>> Start GIVEN RECORDS

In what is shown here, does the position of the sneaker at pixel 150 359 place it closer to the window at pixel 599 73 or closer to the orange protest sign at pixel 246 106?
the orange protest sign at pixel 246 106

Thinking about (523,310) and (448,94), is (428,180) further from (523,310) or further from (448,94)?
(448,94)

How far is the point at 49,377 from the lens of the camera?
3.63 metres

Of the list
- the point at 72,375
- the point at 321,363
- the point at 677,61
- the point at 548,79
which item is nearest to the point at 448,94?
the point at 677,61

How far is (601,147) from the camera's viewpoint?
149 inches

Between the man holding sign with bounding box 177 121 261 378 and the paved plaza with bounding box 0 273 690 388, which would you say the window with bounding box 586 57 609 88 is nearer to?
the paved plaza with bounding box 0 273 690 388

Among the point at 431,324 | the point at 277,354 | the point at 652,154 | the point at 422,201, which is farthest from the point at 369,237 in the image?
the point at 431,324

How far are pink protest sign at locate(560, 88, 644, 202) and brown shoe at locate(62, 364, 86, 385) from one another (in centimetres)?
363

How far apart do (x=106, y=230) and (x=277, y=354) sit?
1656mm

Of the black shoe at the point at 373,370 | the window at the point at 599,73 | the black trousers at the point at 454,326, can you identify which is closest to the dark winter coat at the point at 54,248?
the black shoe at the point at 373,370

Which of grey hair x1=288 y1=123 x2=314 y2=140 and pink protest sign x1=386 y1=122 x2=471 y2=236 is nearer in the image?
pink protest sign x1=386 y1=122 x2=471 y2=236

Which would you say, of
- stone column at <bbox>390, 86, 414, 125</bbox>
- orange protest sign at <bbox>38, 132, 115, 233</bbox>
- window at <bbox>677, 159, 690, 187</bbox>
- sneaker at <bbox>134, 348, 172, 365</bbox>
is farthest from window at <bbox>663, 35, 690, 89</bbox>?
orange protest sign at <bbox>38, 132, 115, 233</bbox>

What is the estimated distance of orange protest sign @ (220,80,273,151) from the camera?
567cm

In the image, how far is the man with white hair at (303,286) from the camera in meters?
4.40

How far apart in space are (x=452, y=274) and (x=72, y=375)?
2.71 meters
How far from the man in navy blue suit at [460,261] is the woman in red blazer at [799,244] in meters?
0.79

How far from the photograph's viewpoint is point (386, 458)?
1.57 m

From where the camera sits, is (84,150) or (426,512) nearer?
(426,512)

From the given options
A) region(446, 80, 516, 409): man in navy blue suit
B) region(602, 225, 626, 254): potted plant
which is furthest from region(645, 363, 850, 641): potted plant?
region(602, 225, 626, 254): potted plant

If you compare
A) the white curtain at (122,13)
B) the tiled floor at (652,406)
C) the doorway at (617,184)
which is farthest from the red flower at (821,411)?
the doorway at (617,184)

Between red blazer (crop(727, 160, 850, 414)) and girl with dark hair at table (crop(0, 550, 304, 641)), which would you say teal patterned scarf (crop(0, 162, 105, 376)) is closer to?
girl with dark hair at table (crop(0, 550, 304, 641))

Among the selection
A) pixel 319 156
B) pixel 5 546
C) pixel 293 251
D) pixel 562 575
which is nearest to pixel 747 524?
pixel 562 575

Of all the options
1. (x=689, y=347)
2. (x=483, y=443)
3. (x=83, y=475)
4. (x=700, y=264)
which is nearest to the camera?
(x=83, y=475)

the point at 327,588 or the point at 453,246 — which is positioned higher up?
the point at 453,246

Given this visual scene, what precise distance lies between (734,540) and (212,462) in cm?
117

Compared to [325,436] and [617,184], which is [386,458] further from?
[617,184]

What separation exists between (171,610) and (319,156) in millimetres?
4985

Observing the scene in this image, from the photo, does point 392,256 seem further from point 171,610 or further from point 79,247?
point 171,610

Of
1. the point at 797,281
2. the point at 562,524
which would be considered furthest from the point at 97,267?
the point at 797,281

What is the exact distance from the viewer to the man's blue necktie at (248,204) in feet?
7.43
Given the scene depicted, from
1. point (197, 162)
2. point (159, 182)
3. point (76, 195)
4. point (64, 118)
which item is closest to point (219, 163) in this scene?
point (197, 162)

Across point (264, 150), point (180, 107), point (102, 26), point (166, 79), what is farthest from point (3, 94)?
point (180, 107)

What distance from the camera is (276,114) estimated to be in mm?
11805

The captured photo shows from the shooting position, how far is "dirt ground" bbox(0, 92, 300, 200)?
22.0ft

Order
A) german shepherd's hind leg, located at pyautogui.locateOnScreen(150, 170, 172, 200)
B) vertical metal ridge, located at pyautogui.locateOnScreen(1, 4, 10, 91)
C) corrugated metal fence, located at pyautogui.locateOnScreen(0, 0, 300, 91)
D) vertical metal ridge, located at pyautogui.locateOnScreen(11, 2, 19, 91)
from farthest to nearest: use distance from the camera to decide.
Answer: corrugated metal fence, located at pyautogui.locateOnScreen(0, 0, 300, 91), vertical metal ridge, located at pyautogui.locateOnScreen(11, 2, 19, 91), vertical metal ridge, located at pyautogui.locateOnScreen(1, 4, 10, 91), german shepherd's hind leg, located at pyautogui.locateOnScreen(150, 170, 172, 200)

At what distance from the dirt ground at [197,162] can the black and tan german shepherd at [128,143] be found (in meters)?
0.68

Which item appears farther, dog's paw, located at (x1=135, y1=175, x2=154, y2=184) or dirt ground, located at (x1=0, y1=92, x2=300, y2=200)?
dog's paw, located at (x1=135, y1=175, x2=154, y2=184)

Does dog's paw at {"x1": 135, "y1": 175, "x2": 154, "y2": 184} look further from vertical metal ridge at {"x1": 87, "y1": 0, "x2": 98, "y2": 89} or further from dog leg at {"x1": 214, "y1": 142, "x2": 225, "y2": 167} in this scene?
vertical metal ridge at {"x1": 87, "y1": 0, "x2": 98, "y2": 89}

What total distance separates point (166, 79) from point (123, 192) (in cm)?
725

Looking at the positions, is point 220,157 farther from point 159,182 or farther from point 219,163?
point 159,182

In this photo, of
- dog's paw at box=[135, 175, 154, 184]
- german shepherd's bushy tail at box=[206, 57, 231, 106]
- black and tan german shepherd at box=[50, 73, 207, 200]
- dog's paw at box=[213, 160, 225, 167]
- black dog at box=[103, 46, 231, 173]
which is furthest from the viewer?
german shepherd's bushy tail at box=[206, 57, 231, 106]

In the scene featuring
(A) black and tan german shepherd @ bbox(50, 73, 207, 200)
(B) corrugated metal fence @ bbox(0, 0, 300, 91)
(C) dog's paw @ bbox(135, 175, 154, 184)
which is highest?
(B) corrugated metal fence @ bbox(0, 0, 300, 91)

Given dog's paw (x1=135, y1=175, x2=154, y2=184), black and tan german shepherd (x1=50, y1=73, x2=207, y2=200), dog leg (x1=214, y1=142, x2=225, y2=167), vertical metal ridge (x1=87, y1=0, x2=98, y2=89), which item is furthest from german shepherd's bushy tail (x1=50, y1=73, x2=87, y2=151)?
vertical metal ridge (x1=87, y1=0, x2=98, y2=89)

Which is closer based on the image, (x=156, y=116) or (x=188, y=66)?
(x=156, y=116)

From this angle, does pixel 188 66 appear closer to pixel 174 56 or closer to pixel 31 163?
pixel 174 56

>> End GIVEN RECORDS

*EXERCISE REQUIREMENTS*: Only the lines from the one containing "Looking at the" through the end of the material should be reproduced, exactly, with both ends included.

*TASK SOLUTION*:
Looking at the positions, is point 220,157 farther from point 159,182 or farther from point 219,163?
point 159,182

In this photo, of
- dog's paw at box=[135, 175, 154, 184]
- german shepherd's bushy tail at box=[206, 57, 231, 106]
- black and tan german shepherd at box=[50, 73, 207, 200]
- dog's paw at box=[213, 160, 225, 167]
- black dog at box=[103, 46, 231, 173]
which is furthest from the viewer?
german shepherd's bushy tail at box=[206, 57, 231, 106]

In the scene featuring
(A) black and tan german shepherd @ bbox(50, 73, 207, 200)
(B) corrugated metal fence @ bbox(0, 0, 300, 91)
(C) dog's paw @ bbox(135, 175, 154, 184)
which is highest?
(B) corrugated metal fence @ bbox(0, 0, 300, 91)

Given dog's paw (x1=135, y1=175, x2=154, y2=184), black and tan german shepherd (x1=50, y1=73, x2=207, y2=200), dog leg (x1=214, y1=142, x2=225, y2=167), vertical metal ridge (x1=87, y1=0, x2=98, y2=89), which item is furthest from german shepherd's bushy tail (x1=50, y1=73, x2=87, y2=151)?
vertical metal ridge (x1=87, y1=0, x2=98, y2=89)

Which is closer based on the image, (x=156, y=116) or (x=188, y=66)?
(x=156, y=116)

From this angle, does pixel 188 66 appear closer to pixel 174 56 or closer to pixel 31 163?
pixel 174 56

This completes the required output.